Yes, Amazon has built an impressive and commanding presence with the Echo line, but there are many limitations to Echos and all current smart speakers that frustrate existing users. Thankfully, technology improvements are coming that will enable competitors to differentiate themselves from others in ways which reduce the frustration and increase the satisfaction that consumers have with smart speakers.

Part of the work involves the overall architecture of the devices and how they interact with cloud-based services. For example, one of the critical capabilities that many users want is the ability to accurately recognize different individuals that speak to the device, so that responses can be customized for different members of a household. To achieve this as quickly and accurately as possible, it doesn’t make sense to try and send the audio signal to the cloud and then wait for the response. Even with superfast network connections, the inevitable delays make interactions with the device feel somewhat awkward.

The same problem exists when you try to move beyond the simple single query requests that most people are making to their smart speakers today. (Alexa, play music by horn bands or Alexa, what is the capital of Iceland?) In order to have naturally flowing, multi-question or multi-statement conversations, the delays (or latency) have to be dramatically reduced.

The obvious answer to the problem is to do more of the recognition and response work locally on the device and not rely on a cloud-based network connection to do so.
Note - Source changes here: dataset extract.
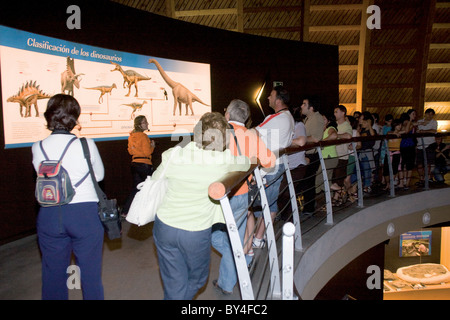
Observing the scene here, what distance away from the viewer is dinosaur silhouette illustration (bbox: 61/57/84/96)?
4438 millimetres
In fact, this is a great example of the larger trend of edge computing, where we are seeing devices or applications that use to rely solely on big data centers in the cloud start to do more of the computational work on their own.

That’s part of the reason you’re starting to see companies like Qualcomm and Intel, among others, develop chips that are designed to enable more powerful local computing work on devices like smart speakers. The ability to learn and then recognize different individuals, for example, is something that the DSP (digital signal processor) component of new chips from these vendors can do.
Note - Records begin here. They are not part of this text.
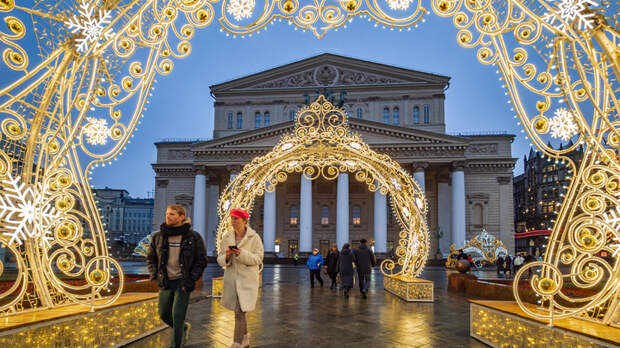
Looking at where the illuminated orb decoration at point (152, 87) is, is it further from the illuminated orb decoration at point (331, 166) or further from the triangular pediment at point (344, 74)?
the triangular pediment at point (344, 74)

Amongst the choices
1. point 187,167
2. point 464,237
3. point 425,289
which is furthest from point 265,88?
point 425,289

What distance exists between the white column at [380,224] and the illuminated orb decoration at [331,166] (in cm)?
2343

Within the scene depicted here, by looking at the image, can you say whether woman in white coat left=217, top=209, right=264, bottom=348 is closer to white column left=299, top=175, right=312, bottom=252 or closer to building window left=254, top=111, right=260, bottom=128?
white column left=299, top=175, right=312, bottom=252

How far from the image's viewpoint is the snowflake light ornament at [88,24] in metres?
5.07

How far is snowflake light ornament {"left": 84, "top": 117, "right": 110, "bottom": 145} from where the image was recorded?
577 cm

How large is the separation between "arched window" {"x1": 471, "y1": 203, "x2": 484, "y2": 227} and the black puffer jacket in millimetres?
41158

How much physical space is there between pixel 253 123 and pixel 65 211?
42.4 metres

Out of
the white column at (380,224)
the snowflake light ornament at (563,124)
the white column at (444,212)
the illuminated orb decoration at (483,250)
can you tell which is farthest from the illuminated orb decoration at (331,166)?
the white column at (444,212)

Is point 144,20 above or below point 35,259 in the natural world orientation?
above

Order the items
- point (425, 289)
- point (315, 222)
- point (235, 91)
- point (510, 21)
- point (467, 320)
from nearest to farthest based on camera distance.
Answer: point (510, 21), point (467, 320), point (425, 289), point (315, 222), point (235, 91)

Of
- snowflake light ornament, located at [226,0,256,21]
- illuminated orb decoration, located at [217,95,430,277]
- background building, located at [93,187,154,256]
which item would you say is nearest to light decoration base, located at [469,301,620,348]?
snowflake light ornament, located at [226,0,256,21]

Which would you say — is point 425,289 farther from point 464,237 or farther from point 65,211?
point 464,237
Another technological challenge facing current generation products is recognition accuracy. Everyone who has used a smart speaker or digital assistant on other device has had the experience of not being understood. Sometimes that’s due to how the question or command is phrased, but it’s often due to background noises, accents, intonation or other factors that essentially end up providing an imperfect audio signal to the cloud-based recognition engine. Again, more local audio signal processing can often improve the audio signal to be sent, thereby enhancing overall recognition.
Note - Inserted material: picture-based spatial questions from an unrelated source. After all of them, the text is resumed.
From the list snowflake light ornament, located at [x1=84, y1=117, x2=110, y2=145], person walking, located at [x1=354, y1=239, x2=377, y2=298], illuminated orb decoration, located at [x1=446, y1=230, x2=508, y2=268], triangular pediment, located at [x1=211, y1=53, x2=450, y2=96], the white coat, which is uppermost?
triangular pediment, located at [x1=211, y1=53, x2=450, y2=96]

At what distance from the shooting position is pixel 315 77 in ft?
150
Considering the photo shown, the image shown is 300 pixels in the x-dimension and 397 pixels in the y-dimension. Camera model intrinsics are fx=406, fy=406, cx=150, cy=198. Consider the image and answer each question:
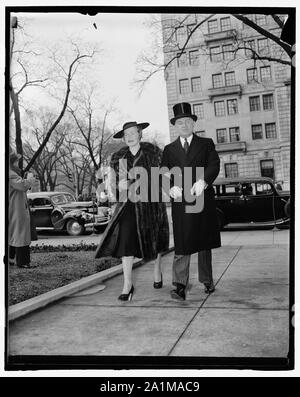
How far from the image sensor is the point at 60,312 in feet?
9.98

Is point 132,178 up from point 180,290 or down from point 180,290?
up

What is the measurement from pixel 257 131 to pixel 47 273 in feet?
6.36

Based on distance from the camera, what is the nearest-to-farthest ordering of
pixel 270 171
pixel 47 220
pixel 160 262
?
pixel 270 171
pixel 47 220
pixel 160 262

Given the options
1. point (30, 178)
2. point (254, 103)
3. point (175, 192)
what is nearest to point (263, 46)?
point (254, 103)

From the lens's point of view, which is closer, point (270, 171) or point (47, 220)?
point (270, 171)

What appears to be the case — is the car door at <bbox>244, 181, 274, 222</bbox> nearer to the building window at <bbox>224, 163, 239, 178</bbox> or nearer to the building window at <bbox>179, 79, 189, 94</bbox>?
the building window at <bbox>224, 163, 239, 178</bbox>

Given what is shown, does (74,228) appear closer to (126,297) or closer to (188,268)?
(126,297)

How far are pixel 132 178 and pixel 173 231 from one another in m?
0.49

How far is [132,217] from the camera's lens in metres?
3.03

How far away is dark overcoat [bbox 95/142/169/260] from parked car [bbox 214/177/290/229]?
0.45 m

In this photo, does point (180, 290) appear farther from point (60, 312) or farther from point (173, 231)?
point (60, 312)

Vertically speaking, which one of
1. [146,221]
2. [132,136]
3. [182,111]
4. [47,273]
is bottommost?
[47,273]

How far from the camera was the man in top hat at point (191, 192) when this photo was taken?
291 centimetres
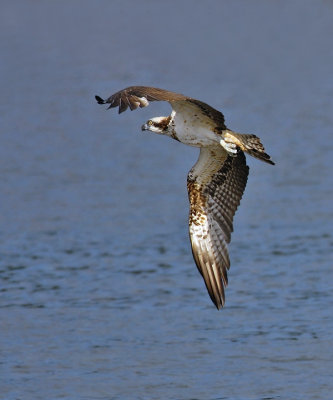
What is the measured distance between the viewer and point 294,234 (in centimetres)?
1243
Going further, most of the AI-based learning algorithms used to recognize and accurately respond to speech will likely need to be run in very large, compute-intensive cloud data centers. However, the idea of being able to start do pattern recognition of common phrases (a form of inferencing—the second key aspect of machine learning and AI) locally with the right kind of computing engines and hardware architectures is becoming increasingly possible. It may be a long time before all that kind of work can be done within smart speakers and other edge devices, but even doing some speech recognition on the device should enable higher accuracy and longer conversations. In short, a much better user experience.

As new entrants try to differentiate their products in an increasingly crowded space, the ability to offer some key tech-based improvements is going to be essential. Clearly there’s a great deal of momentum behind the smart speaker phenomenon, but it’s going to take these kind performance improvements to move them beyond idle curiosities and into truly useful, everyday kinds of tools.